WHAT YOU ARE ASKED TO DO:
Lines before the one containing "Compared with the" are excluded. Repeat that line and every line after it, exactly.

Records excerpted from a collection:

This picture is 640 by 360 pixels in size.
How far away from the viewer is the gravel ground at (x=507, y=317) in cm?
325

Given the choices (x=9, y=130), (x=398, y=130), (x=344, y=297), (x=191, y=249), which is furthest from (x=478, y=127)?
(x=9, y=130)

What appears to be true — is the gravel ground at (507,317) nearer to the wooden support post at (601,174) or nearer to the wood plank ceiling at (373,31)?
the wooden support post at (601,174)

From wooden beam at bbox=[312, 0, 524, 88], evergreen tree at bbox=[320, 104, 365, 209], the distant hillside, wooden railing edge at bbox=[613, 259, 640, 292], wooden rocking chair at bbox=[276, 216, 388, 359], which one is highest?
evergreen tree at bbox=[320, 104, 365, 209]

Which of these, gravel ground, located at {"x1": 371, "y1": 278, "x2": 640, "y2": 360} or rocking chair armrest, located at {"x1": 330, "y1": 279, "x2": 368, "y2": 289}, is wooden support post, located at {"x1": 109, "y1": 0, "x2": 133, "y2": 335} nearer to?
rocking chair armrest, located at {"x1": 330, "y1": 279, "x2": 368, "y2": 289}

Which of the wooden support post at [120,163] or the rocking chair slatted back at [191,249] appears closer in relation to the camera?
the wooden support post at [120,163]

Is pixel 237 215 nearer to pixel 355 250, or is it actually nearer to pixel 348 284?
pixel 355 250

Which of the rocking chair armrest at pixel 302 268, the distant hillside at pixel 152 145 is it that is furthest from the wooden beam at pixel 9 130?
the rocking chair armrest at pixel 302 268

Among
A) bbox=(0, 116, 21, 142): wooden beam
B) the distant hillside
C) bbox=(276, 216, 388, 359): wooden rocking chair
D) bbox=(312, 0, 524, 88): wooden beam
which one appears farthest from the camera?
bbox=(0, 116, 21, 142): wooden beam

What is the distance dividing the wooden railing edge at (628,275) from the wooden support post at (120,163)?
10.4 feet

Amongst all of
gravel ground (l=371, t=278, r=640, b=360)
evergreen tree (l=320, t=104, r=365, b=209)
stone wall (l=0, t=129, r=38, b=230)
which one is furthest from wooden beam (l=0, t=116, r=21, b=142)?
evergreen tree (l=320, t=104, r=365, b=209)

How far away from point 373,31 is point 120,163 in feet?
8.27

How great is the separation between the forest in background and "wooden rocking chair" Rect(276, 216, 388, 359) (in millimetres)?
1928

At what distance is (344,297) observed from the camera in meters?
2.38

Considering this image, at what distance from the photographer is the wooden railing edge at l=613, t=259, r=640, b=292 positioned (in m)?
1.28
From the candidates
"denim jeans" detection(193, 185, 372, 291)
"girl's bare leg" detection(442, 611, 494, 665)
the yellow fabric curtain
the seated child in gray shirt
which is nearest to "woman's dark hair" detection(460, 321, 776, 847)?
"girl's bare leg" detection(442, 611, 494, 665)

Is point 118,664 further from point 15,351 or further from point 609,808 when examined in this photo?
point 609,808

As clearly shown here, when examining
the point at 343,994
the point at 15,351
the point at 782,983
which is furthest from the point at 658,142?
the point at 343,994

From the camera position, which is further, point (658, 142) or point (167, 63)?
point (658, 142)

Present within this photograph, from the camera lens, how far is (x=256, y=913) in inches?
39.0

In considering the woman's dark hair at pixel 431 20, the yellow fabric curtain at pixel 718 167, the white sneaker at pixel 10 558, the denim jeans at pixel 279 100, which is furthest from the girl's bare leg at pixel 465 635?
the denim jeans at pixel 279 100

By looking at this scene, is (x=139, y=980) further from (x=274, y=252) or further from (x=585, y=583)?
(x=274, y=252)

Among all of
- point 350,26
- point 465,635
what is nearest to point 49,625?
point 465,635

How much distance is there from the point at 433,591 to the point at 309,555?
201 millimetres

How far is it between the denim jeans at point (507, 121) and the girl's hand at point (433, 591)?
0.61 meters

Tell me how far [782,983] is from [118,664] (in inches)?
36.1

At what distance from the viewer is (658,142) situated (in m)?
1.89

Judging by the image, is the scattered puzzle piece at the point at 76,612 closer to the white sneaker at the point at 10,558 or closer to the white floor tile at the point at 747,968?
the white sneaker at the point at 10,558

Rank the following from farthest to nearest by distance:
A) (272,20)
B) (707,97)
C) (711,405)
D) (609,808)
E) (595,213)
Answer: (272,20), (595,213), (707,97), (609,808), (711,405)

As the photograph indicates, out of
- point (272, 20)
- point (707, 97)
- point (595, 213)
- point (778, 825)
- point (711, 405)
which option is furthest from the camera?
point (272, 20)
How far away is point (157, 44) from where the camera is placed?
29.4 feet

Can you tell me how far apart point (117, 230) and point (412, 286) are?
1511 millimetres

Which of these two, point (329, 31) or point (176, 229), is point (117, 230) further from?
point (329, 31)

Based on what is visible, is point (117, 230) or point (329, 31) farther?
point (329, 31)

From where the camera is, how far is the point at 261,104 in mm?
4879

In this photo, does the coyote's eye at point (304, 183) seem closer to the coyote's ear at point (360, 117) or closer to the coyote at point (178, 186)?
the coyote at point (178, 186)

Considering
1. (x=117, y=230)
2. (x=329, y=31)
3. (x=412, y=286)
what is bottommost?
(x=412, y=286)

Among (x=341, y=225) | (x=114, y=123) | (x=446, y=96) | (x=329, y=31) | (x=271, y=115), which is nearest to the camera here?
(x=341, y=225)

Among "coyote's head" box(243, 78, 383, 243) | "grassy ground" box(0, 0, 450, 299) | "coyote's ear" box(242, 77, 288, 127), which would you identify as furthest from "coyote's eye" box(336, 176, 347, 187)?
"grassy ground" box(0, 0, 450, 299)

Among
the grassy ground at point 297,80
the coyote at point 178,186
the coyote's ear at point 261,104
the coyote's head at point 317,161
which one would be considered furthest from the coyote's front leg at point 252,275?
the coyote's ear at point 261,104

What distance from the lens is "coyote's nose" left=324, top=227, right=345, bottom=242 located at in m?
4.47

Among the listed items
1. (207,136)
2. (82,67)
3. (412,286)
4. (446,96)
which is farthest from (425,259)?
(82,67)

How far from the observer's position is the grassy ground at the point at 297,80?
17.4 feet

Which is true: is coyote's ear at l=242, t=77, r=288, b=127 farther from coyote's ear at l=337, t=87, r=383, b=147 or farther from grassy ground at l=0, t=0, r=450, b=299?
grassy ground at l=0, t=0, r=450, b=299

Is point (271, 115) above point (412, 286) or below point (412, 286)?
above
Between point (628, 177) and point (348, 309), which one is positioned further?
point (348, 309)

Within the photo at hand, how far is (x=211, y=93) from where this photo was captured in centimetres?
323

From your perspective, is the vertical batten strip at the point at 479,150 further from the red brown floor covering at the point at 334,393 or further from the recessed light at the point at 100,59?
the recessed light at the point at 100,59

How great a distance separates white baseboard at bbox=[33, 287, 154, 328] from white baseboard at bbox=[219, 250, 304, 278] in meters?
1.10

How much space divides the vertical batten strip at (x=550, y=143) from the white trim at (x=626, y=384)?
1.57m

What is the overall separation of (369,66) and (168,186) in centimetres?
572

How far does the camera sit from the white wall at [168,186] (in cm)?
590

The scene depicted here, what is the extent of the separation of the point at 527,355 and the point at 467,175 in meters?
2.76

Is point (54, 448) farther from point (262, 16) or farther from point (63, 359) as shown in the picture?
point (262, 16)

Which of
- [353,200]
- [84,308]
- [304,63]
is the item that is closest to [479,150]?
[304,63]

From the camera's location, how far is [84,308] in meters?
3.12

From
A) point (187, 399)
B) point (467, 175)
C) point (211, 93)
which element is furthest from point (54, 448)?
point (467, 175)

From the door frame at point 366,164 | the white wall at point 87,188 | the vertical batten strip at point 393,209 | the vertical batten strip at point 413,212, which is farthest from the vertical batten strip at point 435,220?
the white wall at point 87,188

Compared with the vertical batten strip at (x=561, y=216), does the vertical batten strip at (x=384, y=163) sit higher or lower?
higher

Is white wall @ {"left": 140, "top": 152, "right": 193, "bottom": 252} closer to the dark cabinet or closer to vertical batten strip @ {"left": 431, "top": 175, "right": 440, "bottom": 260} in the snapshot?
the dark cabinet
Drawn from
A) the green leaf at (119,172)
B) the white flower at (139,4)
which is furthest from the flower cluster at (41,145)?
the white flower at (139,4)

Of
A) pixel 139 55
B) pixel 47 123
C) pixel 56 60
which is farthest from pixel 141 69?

RESULT:
Compared with the vertical batten strip at (x=561, y=216), does the vertical batten strip at (x=384, y=163) sit higher or lower?
higher

Is white wall @ {"left": 140, "top": 152, "right": 193, "bottom": 252} closer to the dark cabinet or closer to vertical batten strip @ {"left": 431, "top": 175, "right": 440, "bottom": 260} in the snapshot?
the dark cabinet
Drawn from
A) the green leaf at (119,172)
B) the white flower at (139,4)
which is furthest from the flower cluster at (41,145)?
the white flower at (139,4)

Of
A) pixel 139 55
B) pixel 47 123
C) pixel 56 60
which is farthest from pixel 141 69?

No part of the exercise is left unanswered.